ZIEL A: Bring die Datensätze von der Zeile mit "Looking at this" bis zum Ende der Datensätze, beide Enden eingeschlossen, in die Form einer JSON-Liste aus Zeichenketten, je Zeile eine und ohne Leerzeilen. Lass die Bilder dabei weg.

Die Albertina präsentiert Aby Warburgs "Bilderatlas Mnemosyne"

Wenn die Hausfee auf den Harakiri-Tod trifft

Eigen: Aby Warburgs Bilderwelten.  Foto: Warburg Institute London

Eigen: Aby Warburgs Bilderwelten. Foto: Warburg Institute London

Von Brigitte Borchhardt-Birbaumer

Die 1180 Abbildungen zeigen Variationen von Kunstwerken durch die Jahrtausende bis zur Reklame: Abraham Moritz (Aby) Warburgs "Mnemosyne-Atlas" zählt zu den unvollendeten Projekten moderner Wissenschaftsgeschichte.

Mit seiner Methode der Ikonologie, die neben seinem Wiener Assistenten Fritz Saxl auch Berühmtheiten wie Erwin Panofsky oder Jan Bialostocki vertraten, schuf Warburg (1866 bis 1929) eine immer noch aktuelle Systematik. Bis heute regt seine Mischung von Hochkunst, Reportage und Reklame auch Künstler und Philosophen an.

Wichtige Heimholung

Der älteste Sohn eines Hamburger Bankiers trat sein Erstgeburtsrecht an seinen Bruder Max ab – mit der Auflage, alle Unterstützung für seine Forschungen und Reisen zu bekommen. Daraus resultierte die Kunstwissenschaftliche Bibliothek Warburg, die bis 1933 in Hamburg existierte, wo Warburg auch Universitätsprofessor war.

VORLIEGENDE ANGABEN:
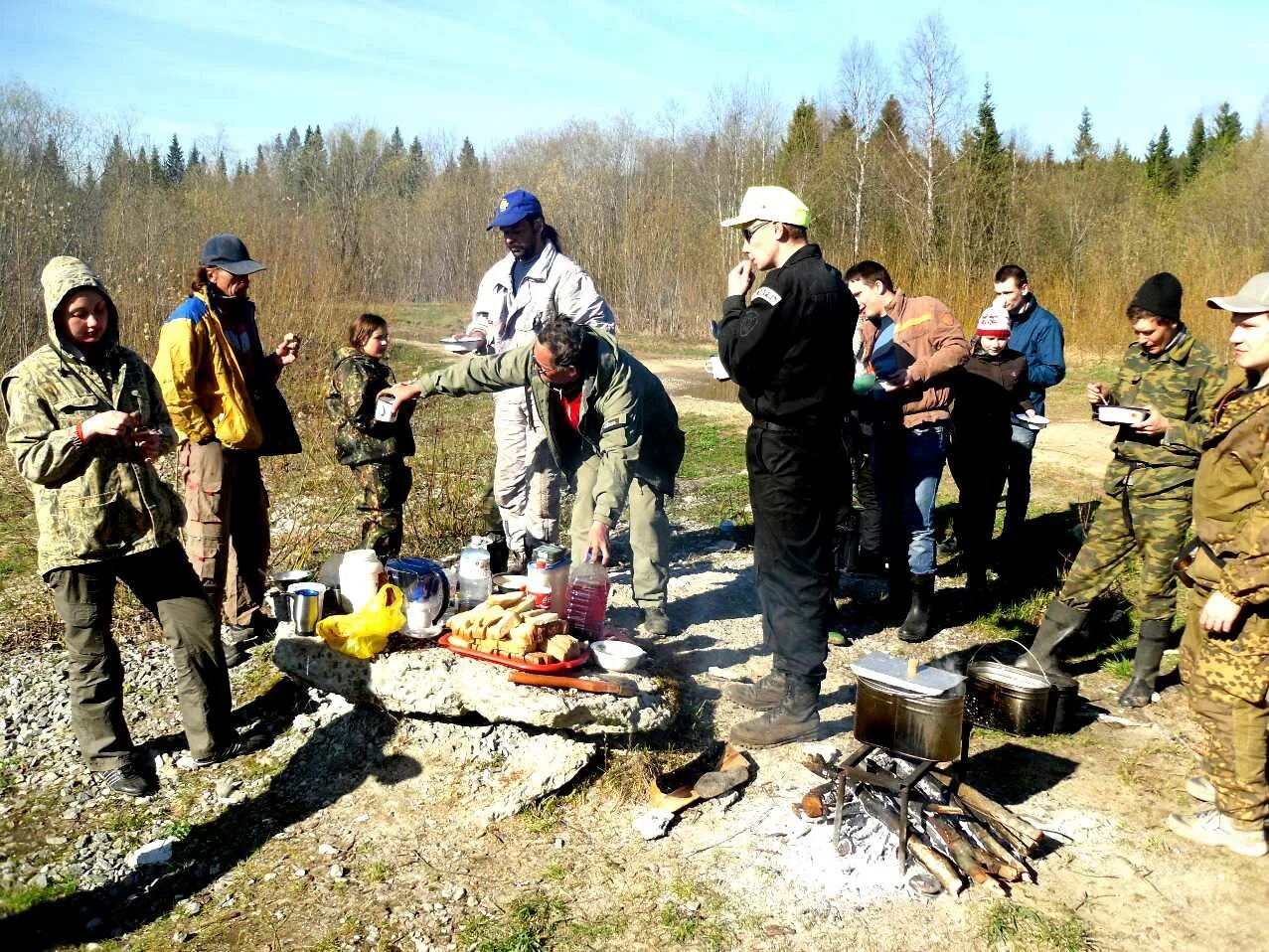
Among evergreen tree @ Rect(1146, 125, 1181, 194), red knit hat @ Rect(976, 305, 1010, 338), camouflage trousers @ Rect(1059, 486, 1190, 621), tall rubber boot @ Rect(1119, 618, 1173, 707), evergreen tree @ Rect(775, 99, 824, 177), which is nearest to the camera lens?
camouflage trousers @ Rect(1059, 486, 1190, 621)

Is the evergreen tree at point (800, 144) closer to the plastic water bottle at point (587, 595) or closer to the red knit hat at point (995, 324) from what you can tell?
the red knit hat at point (995, 324)

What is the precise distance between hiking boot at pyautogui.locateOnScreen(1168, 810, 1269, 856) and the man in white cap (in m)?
1.53

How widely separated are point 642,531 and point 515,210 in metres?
2.18

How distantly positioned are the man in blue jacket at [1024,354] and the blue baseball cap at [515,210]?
3.61 meters

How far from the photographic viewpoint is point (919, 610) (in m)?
5.81

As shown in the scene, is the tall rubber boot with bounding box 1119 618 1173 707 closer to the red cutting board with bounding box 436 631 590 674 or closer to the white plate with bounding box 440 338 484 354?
the red cutting board with bounding box 436 631 590 674

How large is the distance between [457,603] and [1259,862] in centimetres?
362

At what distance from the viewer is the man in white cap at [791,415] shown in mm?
3959

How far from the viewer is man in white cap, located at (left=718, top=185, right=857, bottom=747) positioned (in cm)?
396

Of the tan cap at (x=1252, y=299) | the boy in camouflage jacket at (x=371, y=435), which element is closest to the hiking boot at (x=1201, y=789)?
the tan cap at (x=1252, y=299)


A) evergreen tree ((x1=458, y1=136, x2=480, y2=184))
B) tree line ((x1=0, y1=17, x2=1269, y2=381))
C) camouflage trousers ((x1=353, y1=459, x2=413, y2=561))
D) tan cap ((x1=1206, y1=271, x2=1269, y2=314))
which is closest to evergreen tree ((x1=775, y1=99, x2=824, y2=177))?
tree line ((x1=0, y1=17, x2=1269, y2=381))

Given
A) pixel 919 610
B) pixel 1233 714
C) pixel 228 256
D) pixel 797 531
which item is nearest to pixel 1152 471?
pixel 1233 714

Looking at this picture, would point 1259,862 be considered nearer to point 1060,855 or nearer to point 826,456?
point 1060,855

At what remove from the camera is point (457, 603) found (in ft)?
15.4
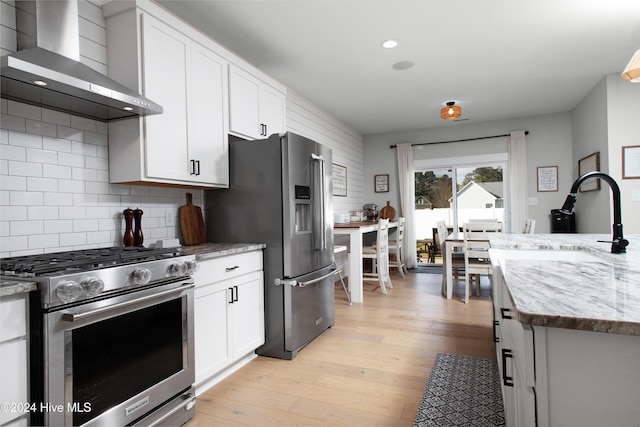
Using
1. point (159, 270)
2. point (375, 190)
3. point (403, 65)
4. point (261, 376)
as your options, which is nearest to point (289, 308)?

ZIEL B: Bis zu welchem Jahr bestand die Kunstwissenschaftliche Bibliothek Warburg laut dem Auszug über Aby Warburg in Hamburg?

VOLLSTÄNDIGE ANTWORT A:
[
  "Looking at this picture, would point 1259,862 be considered nearer to point 1060,855 or nearer to point 826,456?",
  "point 1060,855",
  "At what remove from the camera is point (457, 603) found (in ft)?",
  "15.4",
  "Using",
  "1. point (159, 270)",
  "2. point (375, 190)",
  "3. point (403, 65)",
  "4. point (261, 376)",
  "as your options, which is nearest to point (289, 308)?"
]

VOLLSTÄNDIGE ANTWORT B: Bis 1933.